É feito para provocar?

É. Esta é a essência da sátira. Quem venera os grandes ícones da religião cristã, por favor, não assista.

É feito para provocar por causa da influência política dos evangélicos, principalmente no atual governo?

Sem dúvida nenhuma.

Bebe na fonte do Monty Phyton?

Absolutamente. E é um mérito inspirar-se no melhor grupo de humor de todos os tempos.

Ou pelo menos dos tempos possíveis, em que não existe um Aristófanes para ironizar o embate entre Ésquilo e Eurípides no reino dos infernos, quer dizer, Hades, pelo título de maior poeta trágico.

E ainda com um deus no meio, no caso, Dionísio.

O que A Primeira Tentação de Cristo não é: original.

Jesus gay já virou um chavão de tão repetido por modernos de várias estirpes que recaem no erro de bater num cachorro já manco e sem dentes como o cristianismo, em acelerado refluxo na Europa.

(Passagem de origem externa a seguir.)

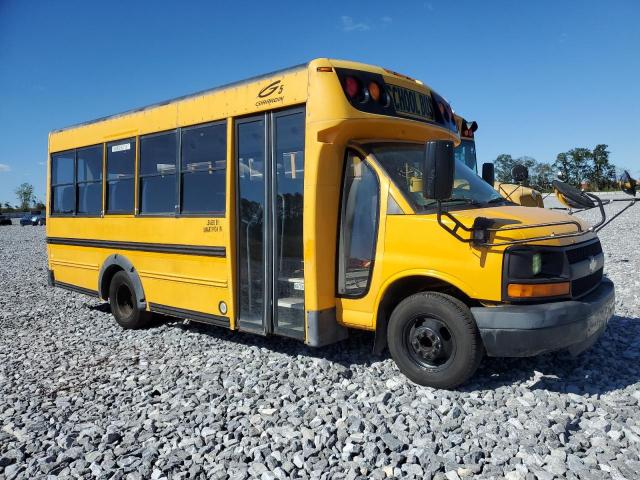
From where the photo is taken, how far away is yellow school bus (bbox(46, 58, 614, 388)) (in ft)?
12.3

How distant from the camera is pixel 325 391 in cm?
422

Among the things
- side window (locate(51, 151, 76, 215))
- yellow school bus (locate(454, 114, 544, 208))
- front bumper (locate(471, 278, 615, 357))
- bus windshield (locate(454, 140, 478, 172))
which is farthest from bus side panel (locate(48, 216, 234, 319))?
bus windshield (locate(454, 140, 478, 172))

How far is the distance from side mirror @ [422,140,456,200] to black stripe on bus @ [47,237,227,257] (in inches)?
96.0

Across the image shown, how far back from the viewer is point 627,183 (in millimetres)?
4414

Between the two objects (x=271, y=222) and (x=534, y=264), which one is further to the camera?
(x=271, y=222)

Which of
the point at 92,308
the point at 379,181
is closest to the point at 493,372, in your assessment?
the point at 379,181

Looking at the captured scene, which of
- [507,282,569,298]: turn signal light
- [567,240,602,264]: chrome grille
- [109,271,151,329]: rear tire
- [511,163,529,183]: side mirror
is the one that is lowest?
[109,271,151,329]: rear tire

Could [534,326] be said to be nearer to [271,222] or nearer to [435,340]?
[435,340]

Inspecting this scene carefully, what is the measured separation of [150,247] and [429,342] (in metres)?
3.70

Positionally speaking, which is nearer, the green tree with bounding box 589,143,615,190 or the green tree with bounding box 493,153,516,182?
the green tree with bounding box 493,153,516,182

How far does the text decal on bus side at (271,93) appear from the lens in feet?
15.5

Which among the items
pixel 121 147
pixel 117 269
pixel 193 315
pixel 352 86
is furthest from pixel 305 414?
pixel 121 147

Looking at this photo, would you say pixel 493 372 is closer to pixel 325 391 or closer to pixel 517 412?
pixel 517 412

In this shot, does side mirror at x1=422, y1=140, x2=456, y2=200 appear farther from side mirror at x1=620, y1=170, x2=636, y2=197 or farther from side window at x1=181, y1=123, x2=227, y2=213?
side window at x1=181, y1=123, x2=227, y2=213
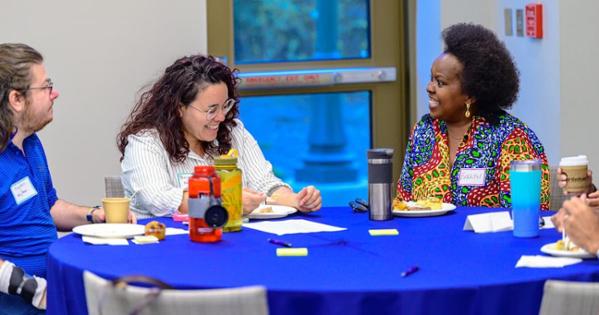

É como o pessoal que parece estar constantemente lutando contra a ditadura quase meio século depois que acabou.

O fato de que os evangélicos sejam um impressionante fenômeno político na periferia (falando aqui de Brasil no concerto das nações, não de zonas urbanas), passando de menosprezados e discriminados a influenciadores e eleitores de governantes em menos de três décadas, dá um fôlego extra ao filmete cômico.

Satirizar poderosos é o feijão com arroz da comédia.

Os evangélicos deveriam, então, se sentir orgulhosos? Claro que não.

Todo mundo entende que os sentimentos religiosos acumulam um alto teor de sensibilidade, justamente por tratar de um valor supremo na vida dos que os têm.

Quando o Monty Phyton fez A Vida de Brian, o filme foi proibido em algumas regiões da Inglaterra e, acreditem na civilizadíssima Noruega (“Tão engraçado que foi proibido na Noruega”, trolaram os suecos, numa piada que só escandinavos acham hilária).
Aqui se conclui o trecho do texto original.